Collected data
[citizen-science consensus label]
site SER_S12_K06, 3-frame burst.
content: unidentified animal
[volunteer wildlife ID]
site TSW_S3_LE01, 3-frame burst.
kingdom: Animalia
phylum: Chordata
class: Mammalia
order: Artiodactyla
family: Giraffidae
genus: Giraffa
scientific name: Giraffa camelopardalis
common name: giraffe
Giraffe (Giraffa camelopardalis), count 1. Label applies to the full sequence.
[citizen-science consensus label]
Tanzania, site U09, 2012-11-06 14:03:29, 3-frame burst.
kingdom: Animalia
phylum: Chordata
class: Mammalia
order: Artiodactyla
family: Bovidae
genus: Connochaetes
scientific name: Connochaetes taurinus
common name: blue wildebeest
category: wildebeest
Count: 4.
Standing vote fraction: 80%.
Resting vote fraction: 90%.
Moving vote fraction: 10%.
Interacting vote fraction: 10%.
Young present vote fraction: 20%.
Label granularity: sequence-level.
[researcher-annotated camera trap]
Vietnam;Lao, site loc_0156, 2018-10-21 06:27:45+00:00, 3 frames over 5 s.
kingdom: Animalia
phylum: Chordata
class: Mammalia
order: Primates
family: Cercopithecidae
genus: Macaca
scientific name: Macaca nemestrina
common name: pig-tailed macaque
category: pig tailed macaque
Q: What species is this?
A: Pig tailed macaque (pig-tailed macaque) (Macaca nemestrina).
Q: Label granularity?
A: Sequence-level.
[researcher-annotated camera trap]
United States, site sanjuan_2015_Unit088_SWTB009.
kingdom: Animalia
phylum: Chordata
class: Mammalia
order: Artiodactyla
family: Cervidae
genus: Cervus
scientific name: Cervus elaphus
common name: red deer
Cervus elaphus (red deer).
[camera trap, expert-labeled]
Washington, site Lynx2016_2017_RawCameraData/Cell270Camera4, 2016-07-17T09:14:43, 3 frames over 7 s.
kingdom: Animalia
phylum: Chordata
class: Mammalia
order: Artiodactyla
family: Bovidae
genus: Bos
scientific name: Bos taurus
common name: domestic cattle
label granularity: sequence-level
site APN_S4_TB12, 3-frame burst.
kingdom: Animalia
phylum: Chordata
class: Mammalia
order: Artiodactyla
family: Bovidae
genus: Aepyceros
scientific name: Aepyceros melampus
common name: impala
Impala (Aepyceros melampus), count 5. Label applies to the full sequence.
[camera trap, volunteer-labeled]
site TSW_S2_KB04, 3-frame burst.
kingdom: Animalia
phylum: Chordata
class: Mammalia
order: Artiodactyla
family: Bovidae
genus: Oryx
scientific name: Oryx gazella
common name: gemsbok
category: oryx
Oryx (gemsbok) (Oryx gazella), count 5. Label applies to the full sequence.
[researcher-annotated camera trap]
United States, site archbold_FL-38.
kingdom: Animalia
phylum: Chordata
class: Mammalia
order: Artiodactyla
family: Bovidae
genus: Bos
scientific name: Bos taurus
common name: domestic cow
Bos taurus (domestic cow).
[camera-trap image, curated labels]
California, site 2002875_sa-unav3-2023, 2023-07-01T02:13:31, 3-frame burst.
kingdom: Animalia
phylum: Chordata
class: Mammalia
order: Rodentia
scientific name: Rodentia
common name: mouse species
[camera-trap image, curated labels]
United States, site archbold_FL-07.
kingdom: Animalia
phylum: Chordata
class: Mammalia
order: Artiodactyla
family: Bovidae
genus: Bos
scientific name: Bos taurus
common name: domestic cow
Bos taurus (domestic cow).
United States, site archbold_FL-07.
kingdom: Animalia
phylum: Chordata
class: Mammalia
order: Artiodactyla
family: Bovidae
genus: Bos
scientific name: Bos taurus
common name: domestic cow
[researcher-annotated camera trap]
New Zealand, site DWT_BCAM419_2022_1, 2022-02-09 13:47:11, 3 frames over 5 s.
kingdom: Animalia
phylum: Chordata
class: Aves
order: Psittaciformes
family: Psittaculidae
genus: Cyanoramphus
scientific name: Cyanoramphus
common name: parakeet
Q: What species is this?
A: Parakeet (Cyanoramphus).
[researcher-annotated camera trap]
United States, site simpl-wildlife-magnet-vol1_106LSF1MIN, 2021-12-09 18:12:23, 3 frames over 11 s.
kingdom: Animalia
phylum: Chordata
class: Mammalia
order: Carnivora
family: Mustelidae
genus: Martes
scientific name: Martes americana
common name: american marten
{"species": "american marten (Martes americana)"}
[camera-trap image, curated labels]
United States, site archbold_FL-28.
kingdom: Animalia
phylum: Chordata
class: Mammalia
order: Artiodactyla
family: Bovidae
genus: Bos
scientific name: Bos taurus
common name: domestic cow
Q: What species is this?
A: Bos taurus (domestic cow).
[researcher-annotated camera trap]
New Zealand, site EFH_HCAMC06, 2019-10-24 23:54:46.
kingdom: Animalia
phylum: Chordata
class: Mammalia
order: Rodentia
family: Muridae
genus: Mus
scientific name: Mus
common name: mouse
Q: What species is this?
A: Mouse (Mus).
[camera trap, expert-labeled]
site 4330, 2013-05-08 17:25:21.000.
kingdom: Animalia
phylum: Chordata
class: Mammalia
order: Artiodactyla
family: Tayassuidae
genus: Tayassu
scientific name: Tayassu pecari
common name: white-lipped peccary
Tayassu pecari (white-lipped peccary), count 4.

• **What to work on**:
Write out the data once more, word for word.

• **Response to this task**:
[citizen-science consensus label]
site SER_S12_K06, 3-frame burst.
content: unidentified animal
[volunteer wildlife ID]
site TSW_S3_LE01, 3-frame burst.
kingdom: Animalia
phylum: Chordata
class: Mammalia
order: Artiodactyla
family: Giraffidae
genus: Giraffa
scientific name: Giraffa camelopardalis
common name: giraffe
Giraffe (Giraffa camelopardalis), count 1. Label applies to the full sequence.
[citizen-science consensus label]
Tanzania, site U09, 2012-11-06 14:03:29, 3-frame burst.
kingdom: Animalia
phylum: Chordata
class: Mammalia
order: Artiodactyla
family: Bovidae
genus: Connochaetes
scientific name: Connochaetes taurinus
common name: blue wildebeest
category: wildebeest
Count: 4.
Standing vote fraction: 80%.
Resting vote fraction: 90%.
Moving vote fraction: 10%.
Interacting vote fraction: 10%.
Young present vote fraction: 20%.
Label granularity: sequence-level.
[researcher-annotated camera trap]
Vietnam;Lao, site loc_0156, 2018-10-21 06:27:45+00:00, 3 frames over 5 s.
kingdom: Animalia
phylum: Chordata
class: Mammalia
order: Primates
family: Cercopithecidae
genus: Macaca
scientific name: Macaca nemestrina
common name: pig-tailed macaque
category: pig tailed macaque
Q: What species is this?
A: Pig tailed macaque (pig-tailed macaque) (Macaca nemestrina).
Q: Label granularity?
A: Sequence-level.
[researcher-annotated camera trap]
United States, site sanjuan_2015_Unit088_SWTB009.
kingdom: Animalia
phylum: Chordata
class: Mammalia
order: Artiodactyla
family: Cervidae
genus: Cervus
scientific name: Cervus elaphus
common name: red deer
Cervus elaphus (red deer).
[camera trap, expert-labeled]
Washington, site Lynx2016_2017_RawCameraData/Cell270Camera4, 2016-07-17T09:14:43, 3 frames over 7 s.
kingdom: Animalia
phylum: Chordata
class: Mammalia
order: Artiodactyla
family: Bovidae
genus: Bos
scientific name: Bos taurus
common name: domestic cattle
label granularity: sequence-level
site APN_S4_TB12, 3-frame burst.
kingdom: Animalia
phylum: Chordata
class: Mammalia
order: Artiodactyla
family: Bovidae
genus: Aepyceros
scientific name: Aepyceros melampus
common name: impala
Impala (Aepyceros melampus), count 5. Label applies to the full sequence.
[camera trap, volunteer-labeled]
site TSW_S2_KB04, 3-frame burst.
kingdom: Animalia
phylum: Chordata
class: Mammalia
order: Artiodactyla
family: Bovidae
genus: Oryx
scientific name: Oryx gazella
common name: gemsbok
category: oryx
Oryx (gemsbok) (Oryx gazella), count 5. Label applies to the full sequence.
[researcher-annotated camera trap]
United States, site archbold_FL-38.
kingdom: Animalia
phylum: Chordata
class: Mammalia
order: Artiodactyla
family: Bovidae
genus: Bos
scientific name: Bos taurus
common name: domestic cow
Bos taurus (domestic cow).
[camera-trap image, curated labels]
California, site 2002875_sa-unav3-2023, 2023-07-01T02:13:31, 3-frame burst.
kingdom: Animalia
phylum: Chordata
class: Mammalia
order: Rodentia
scientific name: Rodentia
common name: mouse species
[camera-trap image, curated labels]
United States, site archbold_FL-07.
kingdom: Animalia
phylum: Chordata
class: Mammalia
order: Artiodactyla
family: Bovidae
genus: Bos
scientific name: Bos taurus
common name: domestic cow
Bos taurus (domestic cow).
United States, site archbold_FL-07.
kingdom: Animalia
phylum: Chordata
class: Mammalia
order: Artiodactyla
family: Bovidae
genus: Bos
scientific name: Bos taurus
common name: domestic cow
[researcher-annotated camera trap]
New Zealand, site DWT_BCAM419_2022_1, 2022-02-09 13:47:11, 3 frames over 5 s.
kingdom: Animalia
phylum: Chordata
class: Aves
order: Psittaciformes
family: Psittaculidae
genus: Cyanoramphus
scientific name: Cyanoramphus
common name: parakeet
Q: What species is this?
A: Parakeet (Cyanoramphus).
[researcher-annotated camera trap]
United States, site simpl-wildlife-magnet-vol1_106LSF1MIN, 2021-12-09 18:12:23, 3 frames over 11 s.
kingdom: Animalia
phylum: Chordata
class: Mammalia
order: Carnivora
family: Mustelidae
genus: Martes
scientific name: Martes americana
common name: american marten
{"species": "american marten (Martes americana)"}
[camera-trap image, curated labels]
United States, site archbold_FL-28.
kingdom: Animalia
phylum: Chordata
class: Mammalia
order: Artiodactyla
family: Bovidae
genus: Bos
scientific name: Bos taurus
common name: domestic cow
Q: What species is this?
A: Bos taurus (domestic cow).
[researcher-annotated camera trap]
New Zealand, site EFH_HCAMC06, 2019-10-24 23:54:46.
kingdom: Animalia
phylum: Chordata
class: Mammalia
order: Rodentia
family: Muridae
genus: Mus
scientific name: Mus
common name: mouse
Q: What species is this?
A: Mouse (Mus).
[camera trap, expert-labeled]
site 4330, 2013-05-08 17:25:21.000.
kingdom: Animalia
phylum: Chordata
class: Mammalia
order: Artiodactyla
family: Tayassuidae
genus: Tayassu
scientific name: Tayassu pecari
common name: white-lipped peccary
Tayassu pecari (white-lipped peccary), count 4.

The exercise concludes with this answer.